The hospital standardised mortality ratio and the summary hospital level mortality indicator measure whether the number of deaths observed at a hospital is higher or lower than expected, based on a statistical calculation.
In 2013, 14 trusts with higher than expected mortality rates were inspected by NHS England medical director Sir Bruce Keogh because of concerns they could be providing poor quality care.
Following the Keogh review, which placed 11 of the 14 trusts in special measures, Sir Bruce commissioned a study to look at whether standardised mortality ratios provide an accurate indication of the number of avoidable deaths.
The study, published tonight by The BMJ, was led by Helen Hogan and Nick Black of the London School of Hygiene and Tropical Medicine and Lord Darzi of Imperial College London.
Looking at 3,400 deaths in 34 randomly selected trusts, the largest ever nationally representative review of hospital deaths in England, the researchers found an overall proportion of avoidable deaths of 3.6 per cent.
They found “no significant association between hospital-wide standardised mortality ratios and the proportion of avoidable deaths in a trust”.
Professor Black, a longstanding critic of mortality rates, told HSJ the study found that a “pretty dramatic difference” in HSMR - rising from 105 to 115 - was only associated with a “pretty small, [statistically] insignificant change in avoidable deaths of 0.3 per cent”.
However, he added that comparing trusts based on their rate of avoidable deaths as calculated by case note review was also flawed, because of the small proportion of avoidable deaths and little variation between trusts.
“Dreadful though any avoidable death in a hospital is… they make up such a small proportion of the [annual] 15 million hospital admissions, that no metric based on hospital deaths is a meaningful indication of the quality of that hospital,” Professor Black said.
He added that proposals unveiled by the health secretary Jeremy Hunt for producing “projected avoidable mortality rates” for every trust were “not the best way of assessing quality of hospitals”.

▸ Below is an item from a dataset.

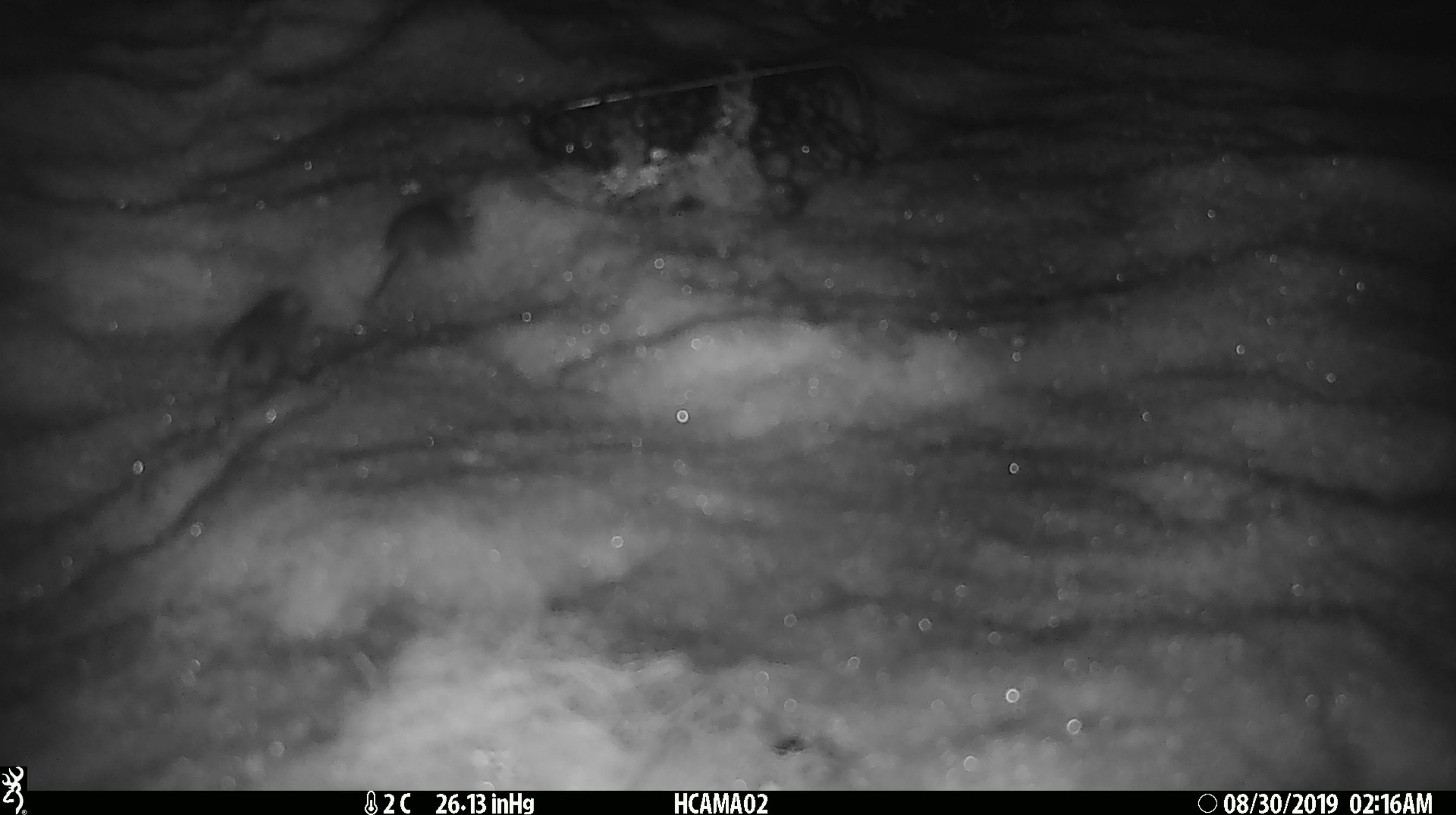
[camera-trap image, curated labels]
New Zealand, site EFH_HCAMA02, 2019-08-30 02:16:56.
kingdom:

While the authors of the report concluded that hospital-wide mortality rates were not a good way of comparing trusts, they said looking at these indicators for individual, high fatality conditions could still be valuable.
Reviewing records of patients who die in trusts was also an “opportunity for identifying local quality problems and stimulating improvements”.

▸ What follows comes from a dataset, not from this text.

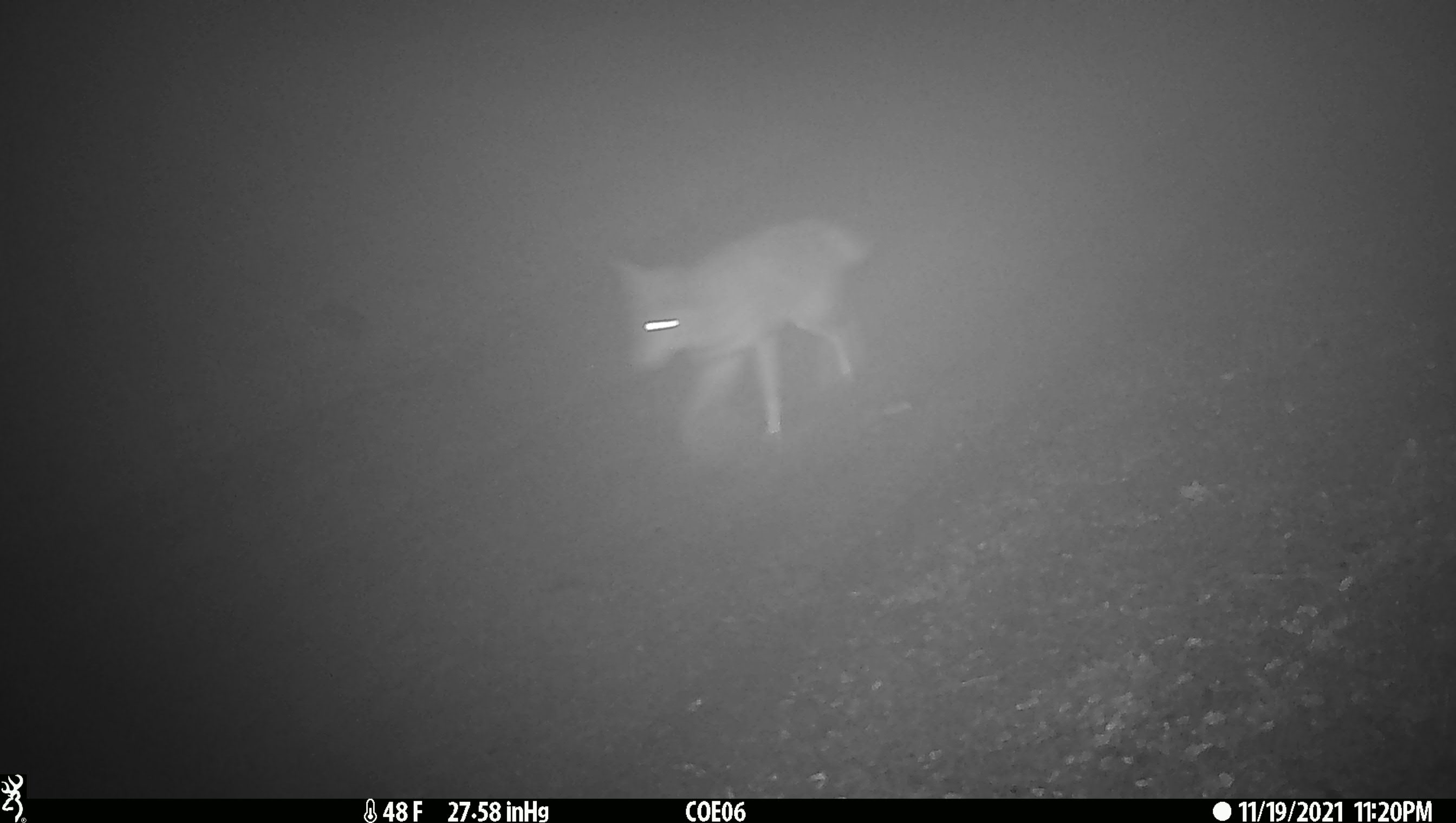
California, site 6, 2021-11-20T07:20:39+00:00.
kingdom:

However, the review findings were challenged by Paul Aylin from the Dr Foster Unit at Imperial College, which has pioneered the use mortality rates.
Professor Aylin said the study had a number of limitations, such as a small sample of case notes per hospital and flaws in case note reviews in attributing the preventability of deaths.

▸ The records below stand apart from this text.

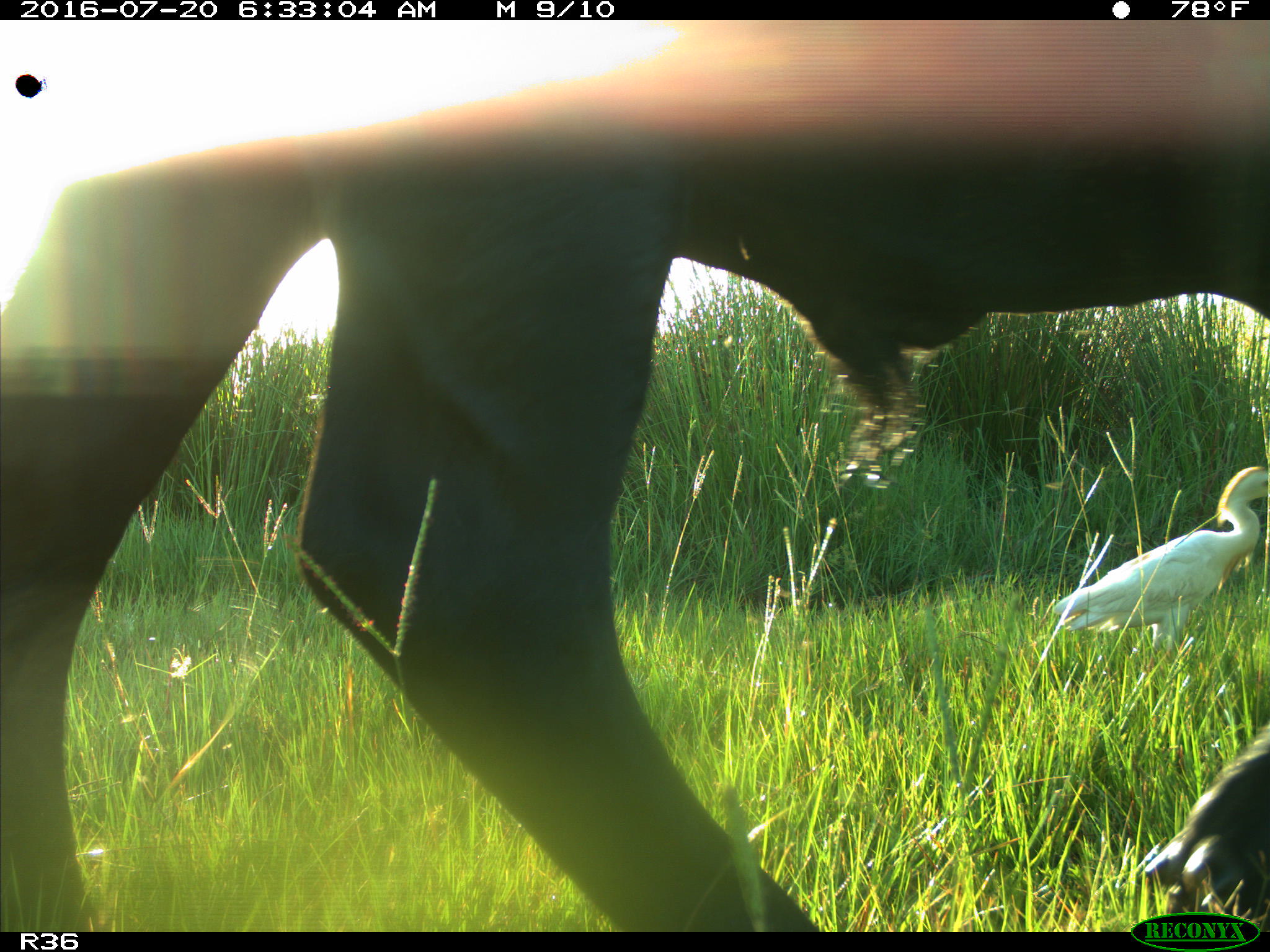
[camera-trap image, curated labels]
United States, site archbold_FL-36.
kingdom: Animalia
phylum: Chordata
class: Mammalia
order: Artiodactyla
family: Bovidae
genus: Bos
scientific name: Bos taurus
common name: domestic cow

“With such small numbers [Professor Black] is never going to find a relationship with hospital mortality, or as likely or not with any other measure, except by chance alone,” Professor Aylin said.
“He’s an epidemiologist, he should know about sample size,” he added.
A Department of Health spokeswoman told HSJ the review would form part of the evidence base for their work on avoidable deaths.
Sir Bruce Keogh said the report’s findings provided “additional insight and show we need to look at a whole range of methods to measure healthcare and quality”.
Sir Mike Richards, the chief inspector of hospitals at the Care Quality Commission, said he agreed that “looking at mortality rates in isolation will not give a full picture of quality”.
“This is why we look at a range of measures during every inspection, including talking to staff and patients, to assess if a trust is providing safe and effective care,” he added.